Alexei had never defied him before. Jens swung from his saddle and heaved the lifeless animal out of the water. It was a large hound with rough black fur and white young teeth. It lay limp in his arms, soaking his clothes, and with Alexei still hanging on to one of its dripping ears, they waded back onto dry land.
“I want to bring it home,” Alexei said.
“Why?”
The boy clutched the sodden head to his chest. “If I die in a river, I want someone to bury me.”
Jens couldn’t argue with that. He strapped the dog onto the pony’s back with his belt, then lifted Alexei onto Hero and swung up behind. He wrapped the shivering boy in the folds of his coat and rode fast.
“Uncle Jens, did you ever have a dog?”
“Yes. When I was a boy, a strong sled dog. All heart and teeth, he was. Gave me a few scars to remember him by. Every boy should have a dog.”
The small head nodded, then swiveled around, and eager eyes gazed up at him.

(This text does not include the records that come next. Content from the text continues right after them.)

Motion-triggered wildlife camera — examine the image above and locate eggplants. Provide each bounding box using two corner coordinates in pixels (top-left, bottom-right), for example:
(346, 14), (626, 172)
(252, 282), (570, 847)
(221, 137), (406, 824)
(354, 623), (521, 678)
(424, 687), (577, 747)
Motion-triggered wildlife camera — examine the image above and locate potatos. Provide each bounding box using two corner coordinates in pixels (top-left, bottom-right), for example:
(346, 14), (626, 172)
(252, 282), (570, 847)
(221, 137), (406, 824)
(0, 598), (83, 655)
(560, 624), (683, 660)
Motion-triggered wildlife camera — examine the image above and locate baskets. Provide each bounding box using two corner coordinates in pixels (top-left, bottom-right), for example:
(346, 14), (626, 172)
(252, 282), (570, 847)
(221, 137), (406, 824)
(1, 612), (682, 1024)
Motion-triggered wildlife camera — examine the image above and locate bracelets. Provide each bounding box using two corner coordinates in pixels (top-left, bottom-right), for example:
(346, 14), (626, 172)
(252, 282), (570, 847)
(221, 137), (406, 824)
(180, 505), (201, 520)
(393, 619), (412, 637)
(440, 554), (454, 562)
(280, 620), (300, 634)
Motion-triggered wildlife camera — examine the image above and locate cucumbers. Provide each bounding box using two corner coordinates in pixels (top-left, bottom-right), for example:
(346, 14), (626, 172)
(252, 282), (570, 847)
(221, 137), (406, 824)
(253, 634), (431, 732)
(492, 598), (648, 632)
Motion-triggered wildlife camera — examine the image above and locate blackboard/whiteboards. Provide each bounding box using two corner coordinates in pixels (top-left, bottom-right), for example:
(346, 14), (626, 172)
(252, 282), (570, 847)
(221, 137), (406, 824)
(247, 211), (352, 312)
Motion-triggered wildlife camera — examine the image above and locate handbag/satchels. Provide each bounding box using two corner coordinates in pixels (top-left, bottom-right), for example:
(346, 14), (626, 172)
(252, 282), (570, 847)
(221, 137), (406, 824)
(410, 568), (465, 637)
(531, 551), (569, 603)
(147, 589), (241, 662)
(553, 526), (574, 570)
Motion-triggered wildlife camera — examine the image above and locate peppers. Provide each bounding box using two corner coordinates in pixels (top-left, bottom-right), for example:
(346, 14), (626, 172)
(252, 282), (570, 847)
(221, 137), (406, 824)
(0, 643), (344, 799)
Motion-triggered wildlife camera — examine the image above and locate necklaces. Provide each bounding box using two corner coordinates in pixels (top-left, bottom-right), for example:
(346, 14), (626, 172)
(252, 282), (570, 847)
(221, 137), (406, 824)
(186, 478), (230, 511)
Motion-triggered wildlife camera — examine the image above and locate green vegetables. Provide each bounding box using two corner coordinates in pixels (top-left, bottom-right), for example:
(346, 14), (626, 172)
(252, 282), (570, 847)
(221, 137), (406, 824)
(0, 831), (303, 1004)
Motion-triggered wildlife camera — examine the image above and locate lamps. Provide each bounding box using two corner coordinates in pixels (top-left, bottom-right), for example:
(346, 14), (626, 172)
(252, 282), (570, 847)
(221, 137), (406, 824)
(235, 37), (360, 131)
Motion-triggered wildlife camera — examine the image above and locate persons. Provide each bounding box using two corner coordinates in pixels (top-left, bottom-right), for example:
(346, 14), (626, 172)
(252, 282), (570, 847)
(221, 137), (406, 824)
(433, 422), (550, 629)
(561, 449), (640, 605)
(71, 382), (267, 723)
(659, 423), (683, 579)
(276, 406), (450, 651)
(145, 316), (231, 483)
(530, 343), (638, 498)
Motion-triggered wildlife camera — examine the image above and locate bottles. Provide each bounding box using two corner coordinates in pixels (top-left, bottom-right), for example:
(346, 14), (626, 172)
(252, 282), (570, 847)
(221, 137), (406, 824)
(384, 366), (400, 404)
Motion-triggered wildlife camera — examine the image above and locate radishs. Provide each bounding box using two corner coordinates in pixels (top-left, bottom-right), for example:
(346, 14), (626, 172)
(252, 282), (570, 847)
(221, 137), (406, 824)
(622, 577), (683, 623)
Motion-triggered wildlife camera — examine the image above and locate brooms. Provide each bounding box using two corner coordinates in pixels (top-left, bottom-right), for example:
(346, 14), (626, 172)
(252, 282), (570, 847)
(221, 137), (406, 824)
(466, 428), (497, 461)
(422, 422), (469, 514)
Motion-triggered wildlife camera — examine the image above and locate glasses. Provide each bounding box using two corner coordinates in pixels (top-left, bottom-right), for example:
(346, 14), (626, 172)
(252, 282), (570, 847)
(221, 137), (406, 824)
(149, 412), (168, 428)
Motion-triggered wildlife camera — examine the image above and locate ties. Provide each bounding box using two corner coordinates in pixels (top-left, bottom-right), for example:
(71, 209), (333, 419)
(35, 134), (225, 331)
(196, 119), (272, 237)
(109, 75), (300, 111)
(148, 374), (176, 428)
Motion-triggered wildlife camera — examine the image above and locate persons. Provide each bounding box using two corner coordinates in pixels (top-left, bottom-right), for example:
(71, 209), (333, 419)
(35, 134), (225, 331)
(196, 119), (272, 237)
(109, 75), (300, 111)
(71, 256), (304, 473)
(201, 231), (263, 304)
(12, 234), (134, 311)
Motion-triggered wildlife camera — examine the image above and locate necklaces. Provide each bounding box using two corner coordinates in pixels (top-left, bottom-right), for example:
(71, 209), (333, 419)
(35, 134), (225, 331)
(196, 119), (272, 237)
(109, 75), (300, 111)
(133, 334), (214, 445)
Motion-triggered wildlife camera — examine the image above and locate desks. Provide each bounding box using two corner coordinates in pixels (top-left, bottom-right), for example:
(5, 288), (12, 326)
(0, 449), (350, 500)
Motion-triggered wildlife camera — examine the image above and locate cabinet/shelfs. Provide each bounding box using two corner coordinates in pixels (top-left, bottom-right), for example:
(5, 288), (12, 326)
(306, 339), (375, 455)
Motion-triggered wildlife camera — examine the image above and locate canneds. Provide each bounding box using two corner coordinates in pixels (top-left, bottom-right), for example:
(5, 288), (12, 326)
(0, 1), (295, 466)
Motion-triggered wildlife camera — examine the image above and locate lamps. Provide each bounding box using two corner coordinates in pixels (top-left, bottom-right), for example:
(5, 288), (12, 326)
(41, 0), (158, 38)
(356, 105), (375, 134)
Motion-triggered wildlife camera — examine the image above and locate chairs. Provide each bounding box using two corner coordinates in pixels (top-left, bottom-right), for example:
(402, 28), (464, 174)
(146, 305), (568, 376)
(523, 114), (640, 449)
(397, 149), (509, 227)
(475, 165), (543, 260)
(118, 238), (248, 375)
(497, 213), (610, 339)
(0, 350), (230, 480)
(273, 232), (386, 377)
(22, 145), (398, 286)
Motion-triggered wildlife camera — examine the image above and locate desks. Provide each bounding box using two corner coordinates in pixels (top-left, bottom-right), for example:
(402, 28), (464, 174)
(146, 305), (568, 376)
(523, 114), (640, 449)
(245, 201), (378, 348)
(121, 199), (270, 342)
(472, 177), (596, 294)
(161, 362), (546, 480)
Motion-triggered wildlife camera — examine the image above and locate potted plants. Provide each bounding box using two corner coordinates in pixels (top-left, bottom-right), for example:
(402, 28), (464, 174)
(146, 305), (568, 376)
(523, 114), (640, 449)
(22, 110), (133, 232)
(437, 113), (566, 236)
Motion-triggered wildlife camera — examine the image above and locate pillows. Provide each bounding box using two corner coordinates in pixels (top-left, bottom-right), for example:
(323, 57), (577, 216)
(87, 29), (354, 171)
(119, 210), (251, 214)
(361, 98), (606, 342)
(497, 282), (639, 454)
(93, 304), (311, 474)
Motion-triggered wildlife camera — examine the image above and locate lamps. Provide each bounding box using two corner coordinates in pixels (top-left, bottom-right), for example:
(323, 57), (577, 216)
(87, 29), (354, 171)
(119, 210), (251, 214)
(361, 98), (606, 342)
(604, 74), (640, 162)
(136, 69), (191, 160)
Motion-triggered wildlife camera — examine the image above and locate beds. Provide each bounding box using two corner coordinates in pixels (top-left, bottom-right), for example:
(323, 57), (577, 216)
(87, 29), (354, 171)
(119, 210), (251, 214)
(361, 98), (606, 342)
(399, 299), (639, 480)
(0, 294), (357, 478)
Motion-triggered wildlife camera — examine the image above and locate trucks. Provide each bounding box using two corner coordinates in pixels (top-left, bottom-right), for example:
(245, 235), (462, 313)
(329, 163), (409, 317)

Jens sighed. “I’ll speak to your mother.”
Fourteen
JENS CALLED ON VALENTINA AS HE’D PROMISED. HE STOOD on the doorstep and felt as awkward as a young dolt from the fields with straw in his hair. It was laughable. He had wined and dined the finest ladies of St. Petersburg’s elite without batting an eyelid, except to flirt with them. Yet this tender slip of a girl could make his feet feel too big and his shoulders too broad just by turning her head on that neck of hers and letting her velvet brown eyes study him for a moment too long. There was a music in her movements that made others clumsy, even in the way she had uncoiled from the filthy floor of the sleigh and settled on the seat beside him. As smooth as the breath of a summer breeze on the Neva.
The door was opened by a liveried footman who showed him into the reception hall. Impressive indeed. Jens glanced around at the gilt chandelier and the marble statues that lined the niches in the walls. Russians loved to display their wealth as ostentatiously as peacocks unfurl their gaudy tails.